Dados os desafios de carreira atuais e futuros que os esportes eletrônicos oferecem, como os talentos estabelecidos e emergentes podem encontrar algum grau de estabilidade?

“Trabalhe em vários títulos ou concentre-se em um e faça conteúdo e elenco em tempo integral (se for o Nível 1). Tenha um trabalho diurno ou de segundo plano que você possa fazer nas horas vagas e não precise depender apenas de mais de 30 contratos líquidos para pagar suas contas”, umdvisto rodízio Nick “Vodível” Ambrozic em X.

A própria Heccu está agora se aventurando em títulos adicionais de esportes eletrônicos após sete anos de trabalho exclusivo em CS. Mas nem todas as opções listadas pelo Vodible funcionam para todos. Por exemplo, o freelancer exige alta flexibilidade em horários e viagens, o que é incompatível com muitos empregos tradicionais. Da mesma forma, o co-streaming só pode cobrir suas contas se você atingir um determinado tamanho de público ou conseguir negócios com marcas e organizações de esportes eletrônicos. Caso contrário, a criação de conteúdo serve ainda mais como uma ferramenta para construção de marca e desenvolvimento de habilidades.

“Minha renda financeira atual dos três meses que fiz neste ano de watchparty mal cobriu minha viagem a Cluj-Napoca [CS tournament]”, revelado Heccu em seu vídeo.

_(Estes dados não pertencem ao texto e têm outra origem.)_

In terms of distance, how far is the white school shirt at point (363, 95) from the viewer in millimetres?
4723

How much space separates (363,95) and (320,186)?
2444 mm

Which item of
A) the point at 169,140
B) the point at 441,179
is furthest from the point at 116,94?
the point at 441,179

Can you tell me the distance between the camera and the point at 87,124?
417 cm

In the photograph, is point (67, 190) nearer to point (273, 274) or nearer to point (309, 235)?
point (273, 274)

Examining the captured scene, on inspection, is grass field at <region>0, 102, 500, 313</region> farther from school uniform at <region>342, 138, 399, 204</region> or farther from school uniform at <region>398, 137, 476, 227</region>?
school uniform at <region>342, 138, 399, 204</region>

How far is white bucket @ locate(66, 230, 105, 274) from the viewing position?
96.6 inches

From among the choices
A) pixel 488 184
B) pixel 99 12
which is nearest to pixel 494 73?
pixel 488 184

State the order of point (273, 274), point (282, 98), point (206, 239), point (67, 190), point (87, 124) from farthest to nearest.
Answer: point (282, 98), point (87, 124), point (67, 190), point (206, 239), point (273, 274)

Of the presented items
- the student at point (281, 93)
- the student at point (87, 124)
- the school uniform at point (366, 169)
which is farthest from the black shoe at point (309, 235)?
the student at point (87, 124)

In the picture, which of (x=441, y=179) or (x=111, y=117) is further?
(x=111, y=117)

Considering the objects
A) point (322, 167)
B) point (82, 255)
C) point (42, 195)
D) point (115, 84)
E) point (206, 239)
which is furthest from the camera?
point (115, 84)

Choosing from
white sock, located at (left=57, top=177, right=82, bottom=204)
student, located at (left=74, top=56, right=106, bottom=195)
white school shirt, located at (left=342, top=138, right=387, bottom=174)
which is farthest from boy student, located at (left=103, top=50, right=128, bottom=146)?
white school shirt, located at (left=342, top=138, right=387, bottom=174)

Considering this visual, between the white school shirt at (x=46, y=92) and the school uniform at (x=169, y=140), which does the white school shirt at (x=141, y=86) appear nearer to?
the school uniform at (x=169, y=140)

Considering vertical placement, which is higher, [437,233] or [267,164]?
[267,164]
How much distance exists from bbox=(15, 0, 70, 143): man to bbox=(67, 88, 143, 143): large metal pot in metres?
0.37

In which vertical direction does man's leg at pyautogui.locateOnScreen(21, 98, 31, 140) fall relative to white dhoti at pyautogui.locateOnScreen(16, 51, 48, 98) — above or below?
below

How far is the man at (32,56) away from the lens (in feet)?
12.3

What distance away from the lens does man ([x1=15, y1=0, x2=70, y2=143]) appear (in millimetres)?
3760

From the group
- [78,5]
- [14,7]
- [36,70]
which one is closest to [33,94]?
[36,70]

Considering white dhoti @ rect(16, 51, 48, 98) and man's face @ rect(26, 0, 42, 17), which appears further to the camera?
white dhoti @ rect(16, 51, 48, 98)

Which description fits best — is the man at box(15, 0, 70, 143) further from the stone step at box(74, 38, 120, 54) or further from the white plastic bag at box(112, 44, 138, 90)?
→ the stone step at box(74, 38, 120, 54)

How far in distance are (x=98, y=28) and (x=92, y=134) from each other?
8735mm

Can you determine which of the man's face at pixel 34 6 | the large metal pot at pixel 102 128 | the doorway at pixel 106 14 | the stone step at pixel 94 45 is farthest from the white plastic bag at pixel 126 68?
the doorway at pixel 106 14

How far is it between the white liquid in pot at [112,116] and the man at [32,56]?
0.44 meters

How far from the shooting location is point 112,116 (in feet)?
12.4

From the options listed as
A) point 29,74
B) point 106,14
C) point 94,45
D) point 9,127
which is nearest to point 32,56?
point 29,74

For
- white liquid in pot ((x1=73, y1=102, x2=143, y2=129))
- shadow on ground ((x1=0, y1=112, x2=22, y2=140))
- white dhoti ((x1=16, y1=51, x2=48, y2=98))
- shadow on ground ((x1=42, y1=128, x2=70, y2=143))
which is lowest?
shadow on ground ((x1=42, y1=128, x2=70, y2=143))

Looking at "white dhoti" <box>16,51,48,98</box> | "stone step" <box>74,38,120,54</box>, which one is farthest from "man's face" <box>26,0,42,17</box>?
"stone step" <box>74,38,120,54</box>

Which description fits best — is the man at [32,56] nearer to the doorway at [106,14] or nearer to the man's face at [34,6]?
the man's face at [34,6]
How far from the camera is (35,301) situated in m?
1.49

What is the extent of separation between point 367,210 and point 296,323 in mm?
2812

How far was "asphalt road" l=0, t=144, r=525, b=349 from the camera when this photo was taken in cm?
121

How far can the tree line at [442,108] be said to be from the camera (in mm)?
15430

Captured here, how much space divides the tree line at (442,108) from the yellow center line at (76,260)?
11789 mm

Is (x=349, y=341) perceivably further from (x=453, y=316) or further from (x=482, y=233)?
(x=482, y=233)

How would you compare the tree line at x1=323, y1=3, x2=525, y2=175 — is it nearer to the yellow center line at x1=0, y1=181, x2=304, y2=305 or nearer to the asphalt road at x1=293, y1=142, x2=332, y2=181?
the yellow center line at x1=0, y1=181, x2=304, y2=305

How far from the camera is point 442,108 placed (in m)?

Curiosamente, Tech Girl teorizou no Feed The Trolls que o co-streaming poderia desbloquear novas maneiras de utilizar talentos do esports, apesar de sua reputação como competição direta com talentos de transmissão. De acordo com o apresentador do CS, os co-streams poderiam contratar entrevistadores locais dedicados ou até mesmo montar mesas de analistas exclusivas, além da transmissão oficial.

No entanto, tais caminhos precisariam ser discutidos com os organizadores e editores do torneio para resolver os direitos de transmissão.